Microsoft recently announced discontinued support for Internet Explorer 8, 9 and 10. While the Redmond, Washington-based software giant has positioned this as a security and support-driven decision, there is a broader implication for the enterprise video market. Officially cutting ties with the older versions of Internet Explorer ushers in the dawn of HTML5 video as the dominant standard for enterprise content.
What does this mean on the surface?
Microsoft is acting to accelerate enterprise migration to the new Microsoft browsers to avoid continued investment into maintaining outdated editions – editions that are increasingly exploited by hackers and are no longer a piece of Microsoft’s strategic game plan. Interestingly, this action is as predictable as it is unexpected.
It’s predictable because we’ve already seen this behavior from Microsoft. In July, Microsoft incentivized their customers by offering free upgrades to their then newly released operating system, Windows 10, and subsequently a new default browser, Microsoft Edge.
Yet, it’s also shocking because many enterprises have deep integrations with IE 8, 9 and 10. Over the course of time, companies have built large, complex systems designed specifically for one of these older versions. As such, the substantial resources required for updating their systems and browsers to IE 11/Edge has kept many enterprises from updating up to this point.
What are the implications for enterprise video?
In one sense, IT organizations are having their hands forced. With Microsoft no longer providing security updates and patches for IE 8, 9 and 10, enterprises have to move quickly or leave themselves vulnerable to security breaches.
In another sense, once running IE 11/Edge, enterprises now have access to a video technology that was heretofore unavailable. IE 8, 9 and 10 did not support HTML5 without a plugin. The only option was Flash video. With underlying support for HTML5 in IE 11/Edge, enterprises can choose between Flash video and HTML5.
The migration to modern browsers will not hinder the current use and deployment of Flash because it is still supported on IE 11/Edge, but the option is there going forward.

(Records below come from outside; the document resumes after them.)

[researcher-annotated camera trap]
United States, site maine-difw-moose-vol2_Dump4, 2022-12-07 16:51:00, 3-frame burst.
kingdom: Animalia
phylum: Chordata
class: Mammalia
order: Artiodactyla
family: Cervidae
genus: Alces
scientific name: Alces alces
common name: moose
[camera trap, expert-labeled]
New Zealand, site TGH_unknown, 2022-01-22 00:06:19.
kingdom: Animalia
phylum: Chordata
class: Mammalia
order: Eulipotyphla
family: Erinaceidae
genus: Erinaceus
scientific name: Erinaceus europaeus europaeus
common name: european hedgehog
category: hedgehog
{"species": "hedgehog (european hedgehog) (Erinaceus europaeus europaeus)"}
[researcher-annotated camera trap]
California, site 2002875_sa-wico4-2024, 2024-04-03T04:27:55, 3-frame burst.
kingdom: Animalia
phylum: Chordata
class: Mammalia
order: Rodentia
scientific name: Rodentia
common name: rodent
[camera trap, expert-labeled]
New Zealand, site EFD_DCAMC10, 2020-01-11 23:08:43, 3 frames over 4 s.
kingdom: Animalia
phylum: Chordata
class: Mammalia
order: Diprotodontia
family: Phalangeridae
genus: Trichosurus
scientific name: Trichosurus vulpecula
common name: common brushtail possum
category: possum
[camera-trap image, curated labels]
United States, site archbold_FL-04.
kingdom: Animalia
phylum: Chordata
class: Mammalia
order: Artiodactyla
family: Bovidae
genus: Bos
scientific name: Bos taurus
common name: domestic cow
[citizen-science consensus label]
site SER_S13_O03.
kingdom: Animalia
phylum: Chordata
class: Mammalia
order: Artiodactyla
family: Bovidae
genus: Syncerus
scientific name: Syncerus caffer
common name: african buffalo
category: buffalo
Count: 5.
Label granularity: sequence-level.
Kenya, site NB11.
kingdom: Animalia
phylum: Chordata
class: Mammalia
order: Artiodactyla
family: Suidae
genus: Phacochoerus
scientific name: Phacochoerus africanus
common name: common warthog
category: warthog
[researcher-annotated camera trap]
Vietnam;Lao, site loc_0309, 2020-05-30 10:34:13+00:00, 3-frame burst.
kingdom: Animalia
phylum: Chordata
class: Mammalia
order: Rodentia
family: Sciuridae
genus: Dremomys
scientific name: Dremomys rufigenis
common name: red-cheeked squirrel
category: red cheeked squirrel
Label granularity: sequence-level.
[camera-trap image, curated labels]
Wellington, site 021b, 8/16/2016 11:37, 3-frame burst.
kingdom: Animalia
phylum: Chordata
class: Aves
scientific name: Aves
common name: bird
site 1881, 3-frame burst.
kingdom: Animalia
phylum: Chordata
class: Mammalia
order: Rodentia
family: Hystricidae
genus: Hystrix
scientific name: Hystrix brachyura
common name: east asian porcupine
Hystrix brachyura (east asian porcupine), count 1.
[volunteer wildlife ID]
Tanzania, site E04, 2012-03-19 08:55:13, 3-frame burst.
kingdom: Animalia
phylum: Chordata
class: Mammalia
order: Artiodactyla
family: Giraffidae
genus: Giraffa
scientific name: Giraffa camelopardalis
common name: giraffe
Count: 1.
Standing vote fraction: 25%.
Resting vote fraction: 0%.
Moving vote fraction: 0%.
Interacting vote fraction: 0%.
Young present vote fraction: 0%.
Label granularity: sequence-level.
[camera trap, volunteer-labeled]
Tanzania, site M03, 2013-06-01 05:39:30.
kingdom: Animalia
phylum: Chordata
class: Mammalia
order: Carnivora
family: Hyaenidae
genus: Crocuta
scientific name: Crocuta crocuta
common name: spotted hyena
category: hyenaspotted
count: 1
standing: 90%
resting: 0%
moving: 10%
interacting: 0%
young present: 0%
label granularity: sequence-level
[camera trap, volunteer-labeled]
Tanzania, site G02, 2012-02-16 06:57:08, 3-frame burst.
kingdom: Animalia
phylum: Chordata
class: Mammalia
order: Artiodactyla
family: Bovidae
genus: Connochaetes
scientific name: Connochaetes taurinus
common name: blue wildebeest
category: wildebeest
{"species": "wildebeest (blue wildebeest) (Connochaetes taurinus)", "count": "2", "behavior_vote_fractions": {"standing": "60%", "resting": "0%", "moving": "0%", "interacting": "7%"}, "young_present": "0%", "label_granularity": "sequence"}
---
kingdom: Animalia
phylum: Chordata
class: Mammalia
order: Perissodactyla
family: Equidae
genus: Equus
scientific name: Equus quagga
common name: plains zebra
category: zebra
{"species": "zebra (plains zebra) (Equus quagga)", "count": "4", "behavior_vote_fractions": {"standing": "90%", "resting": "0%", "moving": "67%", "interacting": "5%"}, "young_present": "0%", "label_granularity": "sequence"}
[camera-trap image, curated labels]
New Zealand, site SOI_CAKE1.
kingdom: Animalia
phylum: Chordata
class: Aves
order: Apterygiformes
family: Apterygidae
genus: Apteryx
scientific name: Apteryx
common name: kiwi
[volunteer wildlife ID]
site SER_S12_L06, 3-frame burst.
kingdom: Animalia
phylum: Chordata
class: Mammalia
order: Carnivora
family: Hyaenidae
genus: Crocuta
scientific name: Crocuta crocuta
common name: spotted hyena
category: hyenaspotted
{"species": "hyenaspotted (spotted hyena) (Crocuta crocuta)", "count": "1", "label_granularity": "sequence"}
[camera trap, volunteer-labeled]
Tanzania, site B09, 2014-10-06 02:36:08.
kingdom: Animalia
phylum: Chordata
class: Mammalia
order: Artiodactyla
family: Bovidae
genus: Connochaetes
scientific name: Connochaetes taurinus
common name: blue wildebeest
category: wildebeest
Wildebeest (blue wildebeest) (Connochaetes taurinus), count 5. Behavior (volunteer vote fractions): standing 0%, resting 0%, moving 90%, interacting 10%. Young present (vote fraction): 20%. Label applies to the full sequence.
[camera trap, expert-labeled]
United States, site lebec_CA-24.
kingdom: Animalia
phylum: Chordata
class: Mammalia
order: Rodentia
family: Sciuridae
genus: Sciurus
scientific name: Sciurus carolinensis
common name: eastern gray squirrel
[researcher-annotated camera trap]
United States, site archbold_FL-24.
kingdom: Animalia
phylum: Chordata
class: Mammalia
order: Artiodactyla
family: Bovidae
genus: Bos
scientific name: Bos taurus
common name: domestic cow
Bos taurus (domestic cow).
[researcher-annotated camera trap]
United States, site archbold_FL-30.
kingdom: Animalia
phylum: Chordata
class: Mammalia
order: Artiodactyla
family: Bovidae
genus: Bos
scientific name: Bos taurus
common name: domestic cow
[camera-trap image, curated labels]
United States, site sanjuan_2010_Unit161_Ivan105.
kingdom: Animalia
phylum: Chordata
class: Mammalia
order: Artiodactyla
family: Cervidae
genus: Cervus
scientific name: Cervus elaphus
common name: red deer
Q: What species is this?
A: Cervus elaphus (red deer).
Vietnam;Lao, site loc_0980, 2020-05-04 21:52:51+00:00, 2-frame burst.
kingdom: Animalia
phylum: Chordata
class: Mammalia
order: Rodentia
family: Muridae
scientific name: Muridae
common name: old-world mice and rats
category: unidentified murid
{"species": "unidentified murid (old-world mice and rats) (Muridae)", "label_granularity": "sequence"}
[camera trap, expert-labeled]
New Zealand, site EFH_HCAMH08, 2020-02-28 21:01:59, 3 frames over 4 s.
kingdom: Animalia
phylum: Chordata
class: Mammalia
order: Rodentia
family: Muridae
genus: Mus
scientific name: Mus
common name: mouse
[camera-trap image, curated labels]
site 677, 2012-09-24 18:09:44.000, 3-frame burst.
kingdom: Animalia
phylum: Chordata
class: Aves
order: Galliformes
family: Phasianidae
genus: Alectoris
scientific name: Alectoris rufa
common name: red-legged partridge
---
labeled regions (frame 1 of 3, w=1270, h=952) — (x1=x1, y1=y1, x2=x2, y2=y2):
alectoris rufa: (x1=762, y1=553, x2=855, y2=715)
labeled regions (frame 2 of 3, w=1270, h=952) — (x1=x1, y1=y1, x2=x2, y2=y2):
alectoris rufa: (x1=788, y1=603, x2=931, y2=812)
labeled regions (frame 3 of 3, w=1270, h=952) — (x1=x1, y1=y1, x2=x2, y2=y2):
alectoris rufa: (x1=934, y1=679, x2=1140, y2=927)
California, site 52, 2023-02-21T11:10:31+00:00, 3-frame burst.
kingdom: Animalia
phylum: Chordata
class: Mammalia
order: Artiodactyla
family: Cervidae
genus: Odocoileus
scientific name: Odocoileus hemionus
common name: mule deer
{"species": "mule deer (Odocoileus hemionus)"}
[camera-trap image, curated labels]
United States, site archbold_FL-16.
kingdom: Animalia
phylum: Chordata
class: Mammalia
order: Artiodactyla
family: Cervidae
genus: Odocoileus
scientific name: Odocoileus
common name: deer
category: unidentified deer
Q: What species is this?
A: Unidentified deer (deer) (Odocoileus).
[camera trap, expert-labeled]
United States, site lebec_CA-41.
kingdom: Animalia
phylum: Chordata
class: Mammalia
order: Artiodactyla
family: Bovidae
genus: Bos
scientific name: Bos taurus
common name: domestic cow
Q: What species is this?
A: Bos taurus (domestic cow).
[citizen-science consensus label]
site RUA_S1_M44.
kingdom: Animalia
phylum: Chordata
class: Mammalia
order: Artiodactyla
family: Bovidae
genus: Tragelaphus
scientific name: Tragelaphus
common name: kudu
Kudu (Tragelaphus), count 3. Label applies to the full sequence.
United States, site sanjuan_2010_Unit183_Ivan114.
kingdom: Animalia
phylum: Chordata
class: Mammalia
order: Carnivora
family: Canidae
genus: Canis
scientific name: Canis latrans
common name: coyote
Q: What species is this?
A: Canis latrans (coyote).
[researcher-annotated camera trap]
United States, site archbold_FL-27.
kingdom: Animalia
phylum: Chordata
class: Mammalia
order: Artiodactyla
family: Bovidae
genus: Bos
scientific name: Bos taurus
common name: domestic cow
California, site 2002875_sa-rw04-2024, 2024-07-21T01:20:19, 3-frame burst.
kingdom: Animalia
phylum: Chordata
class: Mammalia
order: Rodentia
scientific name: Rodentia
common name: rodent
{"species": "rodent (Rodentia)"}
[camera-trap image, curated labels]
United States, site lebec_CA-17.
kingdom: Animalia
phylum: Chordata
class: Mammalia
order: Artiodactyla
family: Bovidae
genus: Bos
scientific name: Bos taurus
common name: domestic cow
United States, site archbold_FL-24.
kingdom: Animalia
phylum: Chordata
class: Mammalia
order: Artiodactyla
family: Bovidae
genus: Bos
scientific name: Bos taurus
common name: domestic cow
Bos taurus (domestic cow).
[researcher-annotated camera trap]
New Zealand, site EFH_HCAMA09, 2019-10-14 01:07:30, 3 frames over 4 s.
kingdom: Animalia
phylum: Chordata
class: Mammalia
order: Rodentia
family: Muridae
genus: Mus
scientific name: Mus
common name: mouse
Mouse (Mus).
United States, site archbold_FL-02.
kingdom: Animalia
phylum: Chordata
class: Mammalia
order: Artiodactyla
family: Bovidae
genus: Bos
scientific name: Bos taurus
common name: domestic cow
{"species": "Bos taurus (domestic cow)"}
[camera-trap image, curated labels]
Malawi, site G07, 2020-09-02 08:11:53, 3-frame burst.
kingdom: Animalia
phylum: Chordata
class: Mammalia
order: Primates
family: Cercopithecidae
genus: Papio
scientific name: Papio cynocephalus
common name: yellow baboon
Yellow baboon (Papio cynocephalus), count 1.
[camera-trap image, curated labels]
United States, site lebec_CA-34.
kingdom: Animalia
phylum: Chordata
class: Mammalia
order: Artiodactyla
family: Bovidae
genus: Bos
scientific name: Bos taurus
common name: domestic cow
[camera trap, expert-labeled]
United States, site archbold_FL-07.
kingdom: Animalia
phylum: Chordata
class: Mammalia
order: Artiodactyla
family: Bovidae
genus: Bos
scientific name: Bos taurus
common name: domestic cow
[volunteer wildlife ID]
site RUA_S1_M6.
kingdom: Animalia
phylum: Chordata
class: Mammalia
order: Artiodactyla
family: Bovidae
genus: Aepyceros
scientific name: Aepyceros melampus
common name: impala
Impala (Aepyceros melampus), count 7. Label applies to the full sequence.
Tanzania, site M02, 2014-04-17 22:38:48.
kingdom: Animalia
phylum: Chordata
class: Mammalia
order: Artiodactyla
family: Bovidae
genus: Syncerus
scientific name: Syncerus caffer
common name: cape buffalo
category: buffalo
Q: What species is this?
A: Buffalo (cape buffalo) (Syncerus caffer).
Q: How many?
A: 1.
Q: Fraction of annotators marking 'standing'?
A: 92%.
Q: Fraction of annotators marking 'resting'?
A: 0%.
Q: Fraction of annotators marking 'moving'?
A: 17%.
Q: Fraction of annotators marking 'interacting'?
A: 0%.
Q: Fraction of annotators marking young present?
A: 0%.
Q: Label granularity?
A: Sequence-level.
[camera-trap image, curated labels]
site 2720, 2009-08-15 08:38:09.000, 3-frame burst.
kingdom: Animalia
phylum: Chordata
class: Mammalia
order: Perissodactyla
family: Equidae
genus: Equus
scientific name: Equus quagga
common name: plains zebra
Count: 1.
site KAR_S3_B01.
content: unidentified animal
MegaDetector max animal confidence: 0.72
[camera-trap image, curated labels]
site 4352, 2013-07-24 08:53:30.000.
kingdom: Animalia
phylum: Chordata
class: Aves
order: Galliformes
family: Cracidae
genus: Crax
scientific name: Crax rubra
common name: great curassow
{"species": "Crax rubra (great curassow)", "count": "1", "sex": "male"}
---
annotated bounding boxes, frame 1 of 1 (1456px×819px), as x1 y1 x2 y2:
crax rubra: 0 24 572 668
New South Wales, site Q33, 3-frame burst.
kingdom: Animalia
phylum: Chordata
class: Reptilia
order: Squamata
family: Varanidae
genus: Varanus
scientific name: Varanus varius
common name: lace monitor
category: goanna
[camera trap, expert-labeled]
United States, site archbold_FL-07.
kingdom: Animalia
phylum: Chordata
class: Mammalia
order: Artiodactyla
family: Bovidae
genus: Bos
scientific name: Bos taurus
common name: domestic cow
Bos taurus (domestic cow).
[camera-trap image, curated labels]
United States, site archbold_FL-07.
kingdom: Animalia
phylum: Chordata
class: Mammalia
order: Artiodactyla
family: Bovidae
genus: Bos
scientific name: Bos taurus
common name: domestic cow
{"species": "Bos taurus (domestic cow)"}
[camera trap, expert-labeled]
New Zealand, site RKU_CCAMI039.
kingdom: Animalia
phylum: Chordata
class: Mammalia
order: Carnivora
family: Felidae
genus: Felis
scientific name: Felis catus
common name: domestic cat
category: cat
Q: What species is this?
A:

And it’s really not a tough decision to make.
HTML5 has a number of technical advantages over Flash, such as native support for all desktop and mobile operating systems/platforms, as well as better performance with lower CPU utilization on Apple and mobile devices.
Due to the technical advantages of HTML5, and the major security concerns associated with Flash, the underlying HTML5 video support enabled through migration to IE 11/Edge will make Flash the least attractive option going forward.
Although HTML5 has been earmarked as the streaming protocol of the future, enterprise video vendors have been slow to adopt HTML5 video technology into their platforms because of a classic “chicken or the egg” situation.
Enterprise video vendors delayed development of HTML5 video solutions until the market justified it, i.e., until the majority of enterprise desktop browsers fully supported HTML5. On the other hand, with the market devoid of a compelling HTML5 solution, enterprises lacked the impetus to dedicate resources in global browser upgrades.
Vendors who designed their underlying architecture to support HTML5 are now best positioned in the enterprise video market – a market in which HTML5 video is destined to become the standard for enterprise video.